The Goldfish Unity Bowl

One of the things we enjoy about what we do is working with couples who are jointly involved in planning their wedding ceremony.  Since many of these couples want their vows to have a personal touch, we delight in helping them come up with something that is deeply meaningful to both of them—something that speaks to who they are and what they value.  The story that follows is one such example.

When Cindy and Matt met with us to discuss their wedding ceremony, they mentioned (somewhat sheepishly) that they would like to somehow involve goldfish in the wedding.  We learned that Cindy is a lover of goldfish and Matt had come up with a couple of ideas about how goldfish might be included.  They had considered having a bowl with one goldfish as a centerpiece at each reception table and then letting a guest from each table take the bowl and goldfish home with her or him when the reception was over.  But this posed some problems.  First of all, they couldn’t be sure any of the guests would want to be responsible for taking care of a goldfish.  And though she loved goldfish, Cindy wasn’t keen on the idea of taking care of 15 to 20 fish and fish bowls—especially at the outset of their honeymoon.  After a bit of brainstorming, we helped them come up with a solution that was perfect for them and their situation: The Goldfish Unity Bowl.

So, what is a Goldfish Unity Bowl and how did it turn out for Cindy and Matt?  First, I should explain that we had never seen or heard of such a thing as a Goldfish Unity Bowl, but the label hints at what it involves.  In a nutshell, it is a variation of the Unity Candle ceremony, but with fish and fishbowls rather than flames and candles.

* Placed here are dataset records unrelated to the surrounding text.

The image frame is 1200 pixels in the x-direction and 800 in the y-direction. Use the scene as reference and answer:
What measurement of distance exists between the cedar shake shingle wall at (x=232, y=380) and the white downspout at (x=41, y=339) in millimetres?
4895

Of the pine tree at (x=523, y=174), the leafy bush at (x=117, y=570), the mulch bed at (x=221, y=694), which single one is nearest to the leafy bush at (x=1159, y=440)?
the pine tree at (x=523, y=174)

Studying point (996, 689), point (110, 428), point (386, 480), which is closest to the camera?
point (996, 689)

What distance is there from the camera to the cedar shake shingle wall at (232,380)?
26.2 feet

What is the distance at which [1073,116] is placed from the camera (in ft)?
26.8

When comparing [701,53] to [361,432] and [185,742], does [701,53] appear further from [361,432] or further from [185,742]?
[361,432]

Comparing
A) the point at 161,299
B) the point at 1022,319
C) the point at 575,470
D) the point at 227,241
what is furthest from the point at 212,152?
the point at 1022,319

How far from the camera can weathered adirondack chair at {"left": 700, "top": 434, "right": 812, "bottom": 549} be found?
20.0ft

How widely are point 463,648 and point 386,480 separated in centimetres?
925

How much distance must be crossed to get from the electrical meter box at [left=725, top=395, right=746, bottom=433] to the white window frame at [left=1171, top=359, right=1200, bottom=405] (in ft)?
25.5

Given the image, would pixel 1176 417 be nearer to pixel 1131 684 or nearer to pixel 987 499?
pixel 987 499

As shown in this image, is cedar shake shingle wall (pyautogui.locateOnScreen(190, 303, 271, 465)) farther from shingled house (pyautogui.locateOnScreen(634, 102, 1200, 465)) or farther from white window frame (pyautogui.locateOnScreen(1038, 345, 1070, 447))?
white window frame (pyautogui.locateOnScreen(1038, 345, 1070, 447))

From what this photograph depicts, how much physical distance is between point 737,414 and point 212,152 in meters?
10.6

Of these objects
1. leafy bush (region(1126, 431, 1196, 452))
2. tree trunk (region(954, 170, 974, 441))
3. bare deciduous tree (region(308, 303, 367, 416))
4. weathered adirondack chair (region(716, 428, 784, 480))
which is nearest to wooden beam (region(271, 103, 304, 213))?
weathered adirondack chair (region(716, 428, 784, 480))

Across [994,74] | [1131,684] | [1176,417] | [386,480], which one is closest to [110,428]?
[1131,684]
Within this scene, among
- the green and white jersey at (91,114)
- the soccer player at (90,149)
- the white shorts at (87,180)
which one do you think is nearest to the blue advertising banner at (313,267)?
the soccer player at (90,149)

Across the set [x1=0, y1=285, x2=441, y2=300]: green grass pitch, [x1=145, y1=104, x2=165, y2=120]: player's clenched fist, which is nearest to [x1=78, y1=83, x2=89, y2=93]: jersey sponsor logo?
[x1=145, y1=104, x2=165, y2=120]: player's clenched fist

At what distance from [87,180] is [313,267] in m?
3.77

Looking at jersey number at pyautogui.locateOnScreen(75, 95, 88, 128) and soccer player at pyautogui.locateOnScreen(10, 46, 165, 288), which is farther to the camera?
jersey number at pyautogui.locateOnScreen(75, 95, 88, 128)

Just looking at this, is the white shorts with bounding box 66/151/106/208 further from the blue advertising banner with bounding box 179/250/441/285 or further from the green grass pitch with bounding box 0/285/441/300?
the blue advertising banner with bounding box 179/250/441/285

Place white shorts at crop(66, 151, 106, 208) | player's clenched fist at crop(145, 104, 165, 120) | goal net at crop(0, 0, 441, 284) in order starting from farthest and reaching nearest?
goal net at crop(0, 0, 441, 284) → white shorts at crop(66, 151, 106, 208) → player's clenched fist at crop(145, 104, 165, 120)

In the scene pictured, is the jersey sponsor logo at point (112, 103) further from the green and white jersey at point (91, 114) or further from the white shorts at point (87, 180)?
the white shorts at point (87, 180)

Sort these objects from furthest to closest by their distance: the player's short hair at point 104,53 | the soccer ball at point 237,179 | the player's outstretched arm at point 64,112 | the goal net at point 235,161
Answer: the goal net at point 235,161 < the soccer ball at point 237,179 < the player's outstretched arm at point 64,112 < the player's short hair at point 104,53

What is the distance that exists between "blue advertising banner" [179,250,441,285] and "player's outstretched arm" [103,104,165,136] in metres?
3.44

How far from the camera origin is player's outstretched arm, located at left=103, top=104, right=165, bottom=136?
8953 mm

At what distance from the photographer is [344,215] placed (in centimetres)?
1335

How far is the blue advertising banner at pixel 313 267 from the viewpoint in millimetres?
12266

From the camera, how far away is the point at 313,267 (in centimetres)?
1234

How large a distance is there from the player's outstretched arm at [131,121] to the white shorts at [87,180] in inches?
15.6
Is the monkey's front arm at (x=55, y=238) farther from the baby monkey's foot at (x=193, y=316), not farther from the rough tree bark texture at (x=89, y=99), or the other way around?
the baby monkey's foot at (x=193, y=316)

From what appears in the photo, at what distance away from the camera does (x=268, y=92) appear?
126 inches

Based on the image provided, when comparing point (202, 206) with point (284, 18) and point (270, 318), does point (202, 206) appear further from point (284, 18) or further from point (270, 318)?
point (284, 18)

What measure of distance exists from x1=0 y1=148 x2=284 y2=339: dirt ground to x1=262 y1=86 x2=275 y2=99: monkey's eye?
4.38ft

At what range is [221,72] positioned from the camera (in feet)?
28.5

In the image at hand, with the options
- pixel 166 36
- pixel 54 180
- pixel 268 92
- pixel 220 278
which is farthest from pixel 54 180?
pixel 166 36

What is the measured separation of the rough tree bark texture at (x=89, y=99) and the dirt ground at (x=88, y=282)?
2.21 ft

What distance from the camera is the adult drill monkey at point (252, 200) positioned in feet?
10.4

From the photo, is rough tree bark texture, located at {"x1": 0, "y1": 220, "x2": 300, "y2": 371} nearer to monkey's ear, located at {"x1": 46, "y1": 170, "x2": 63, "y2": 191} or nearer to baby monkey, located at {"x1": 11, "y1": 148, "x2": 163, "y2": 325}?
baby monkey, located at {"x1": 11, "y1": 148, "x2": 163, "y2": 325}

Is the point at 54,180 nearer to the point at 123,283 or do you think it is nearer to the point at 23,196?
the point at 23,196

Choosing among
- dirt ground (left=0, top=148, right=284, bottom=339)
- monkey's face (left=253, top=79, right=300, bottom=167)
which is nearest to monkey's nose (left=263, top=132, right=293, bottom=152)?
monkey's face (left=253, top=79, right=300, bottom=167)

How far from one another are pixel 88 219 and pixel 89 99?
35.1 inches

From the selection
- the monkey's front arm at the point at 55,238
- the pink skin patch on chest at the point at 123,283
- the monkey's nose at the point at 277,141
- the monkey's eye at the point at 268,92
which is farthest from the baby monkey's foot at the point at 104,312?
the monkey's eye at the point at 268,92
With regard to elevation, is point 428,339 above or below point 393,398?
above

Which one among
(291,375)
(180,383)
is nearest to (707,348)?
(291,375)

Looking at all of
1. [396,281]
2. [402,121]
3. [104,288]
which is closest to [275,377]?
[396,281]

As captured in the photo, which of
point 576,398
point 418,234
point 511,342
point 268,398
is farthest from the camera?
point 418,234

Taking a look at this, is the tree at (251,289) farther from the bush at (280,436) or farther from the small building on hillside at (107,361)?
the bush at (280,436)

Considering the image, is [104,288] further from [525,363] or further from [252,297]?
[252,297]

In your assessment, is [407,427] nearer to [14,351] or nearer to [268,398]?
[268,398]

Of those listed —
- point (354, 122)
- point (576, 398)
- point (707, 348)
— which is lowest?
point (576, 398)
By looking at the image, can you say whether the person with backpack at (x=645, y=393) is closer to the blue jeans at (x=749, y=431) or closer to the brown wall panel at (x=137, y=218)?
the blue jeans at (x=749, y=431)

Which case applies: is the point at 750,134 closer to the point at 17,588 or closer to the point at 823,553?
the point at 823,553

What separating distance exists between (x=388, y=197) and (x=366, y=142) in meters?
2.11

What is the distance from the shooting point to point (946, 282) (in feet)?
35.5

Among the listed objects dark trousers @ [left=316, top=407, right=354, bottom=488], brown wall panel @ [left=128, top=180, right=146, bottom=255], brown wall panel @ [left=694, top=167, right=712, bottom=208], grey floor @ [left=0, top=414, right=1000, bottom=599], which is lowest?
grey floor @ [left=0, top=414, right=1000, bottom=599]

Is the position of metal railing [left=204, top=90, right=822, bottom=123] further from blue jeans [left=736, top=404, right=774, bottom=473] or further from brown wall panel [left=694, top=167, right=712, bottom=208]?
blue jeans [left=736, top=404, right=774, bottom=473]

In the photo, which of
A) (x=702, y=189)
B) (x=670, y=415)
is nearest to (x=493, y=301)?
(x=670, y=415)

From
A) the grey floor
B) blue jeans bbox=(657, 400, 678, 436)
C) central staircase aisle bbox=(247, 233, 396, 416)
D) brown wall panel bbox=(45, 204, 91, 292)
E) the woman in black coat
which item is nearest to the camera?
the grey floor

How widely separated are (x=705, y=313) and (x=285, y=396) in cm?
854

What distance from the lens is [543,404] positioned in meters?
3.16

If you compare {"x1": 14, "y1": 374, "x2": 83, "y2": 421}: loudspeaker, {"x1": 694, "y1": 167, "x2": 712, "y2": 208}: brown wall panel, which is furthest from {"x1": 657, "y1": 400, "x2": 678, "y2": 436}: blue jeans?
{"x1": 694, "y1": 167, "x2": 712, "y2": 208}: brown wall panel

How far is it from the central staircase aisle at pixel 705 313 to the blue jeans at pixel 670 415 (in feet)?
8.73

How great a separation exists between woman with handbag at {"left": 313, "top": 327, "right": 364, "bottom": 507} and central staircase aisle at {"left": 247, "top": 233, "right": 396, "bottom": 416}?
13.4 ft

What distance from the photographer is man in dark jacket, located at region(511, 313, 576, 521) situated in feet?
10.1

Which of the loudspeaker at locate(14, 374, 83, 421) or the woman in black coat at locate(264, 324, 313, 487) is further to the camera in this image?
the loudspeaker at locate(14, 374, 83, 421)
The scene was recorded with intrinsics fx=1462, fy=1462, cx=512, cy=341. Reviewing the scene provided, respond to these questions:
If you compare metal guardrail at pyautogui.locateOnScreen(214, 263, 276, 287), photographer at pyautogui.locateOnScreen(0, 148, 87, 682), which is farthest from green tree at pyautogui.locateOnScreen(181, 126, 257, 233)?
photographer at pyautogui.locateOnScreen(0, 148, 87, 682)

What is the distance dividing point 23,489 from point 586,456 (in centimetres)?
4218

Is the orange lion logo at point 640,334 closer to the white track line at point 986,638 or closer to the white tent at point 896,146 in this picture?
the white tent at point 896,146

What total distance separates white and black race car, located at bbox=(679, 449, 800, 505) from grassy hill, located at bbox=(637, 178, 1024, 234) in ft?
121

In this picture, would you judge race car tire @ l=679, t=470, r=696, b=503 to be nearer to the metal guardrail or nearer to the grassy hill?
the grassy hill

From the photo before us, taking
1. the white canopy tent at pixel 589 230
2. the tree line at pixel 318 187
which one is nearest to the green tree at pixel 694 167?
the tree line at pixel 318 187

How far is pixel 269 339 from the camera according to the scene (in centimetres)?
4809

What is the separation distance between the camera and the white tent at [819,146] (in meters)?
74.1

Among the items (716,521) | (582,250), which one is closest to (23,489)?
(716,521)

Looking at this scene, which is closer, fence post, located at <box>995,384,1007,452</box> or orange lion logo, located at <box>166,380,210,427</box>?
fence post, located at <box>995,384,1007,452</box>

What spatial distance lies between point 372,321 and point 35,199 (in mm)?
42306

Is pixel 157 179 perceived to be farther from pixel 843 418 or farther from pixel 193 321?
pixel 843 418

If you’ve been to more than a few weddings you have likely been to at least one where a Unity Candle was lit by the bride and groom to signify the blending of their separate lives and families.  There are variations, but typically the Unity Candle is lit near the middle of the ceremony from two taper candles that were lit by the mothers when they are escorted in.  In terms of wedding history it is a fairly recent ritual.  It is thought to have originated in the 1930s and was controversial at the time since it did not fit with tradition. 

On a small table behind the arch, Cindy and Matt each had a single goldfish and fishbowl to represent their individual lives and also a larger bowl in the middle between the two smaller bowls.  When it came time for blending fish into the center bowl, the officiant (Lon in this case) gave a brief introduction to the ritual by sharing Cindy and Matt’s story.  Before they were asked to blend their fish into the larger bowl, Lon described the symbolism of the ritual using language he wrote especially for the occasion.  Here is a portion of what he wrote and read:

“By blending their goldfish into the Unity Bowl, Cindy and Matt are symbolizing the blending of their separate lives from this day forward.  Once the bowls are blended, each goldfish will continue to retain its individual identity, however something new will be created from the blending—a partnership, a companionship, and a soul-mate relationship that in the tiny, beating heart of each goldfish lets it know that it will never swim alone from this day forward.”

Based on the laudatory comments we received from many of guests after the ceremony, the Goldfish Unity Bowl was a big hit.  It was certainly a hit with Cindy and Matt, and from our perspective, they are the ones who matter most!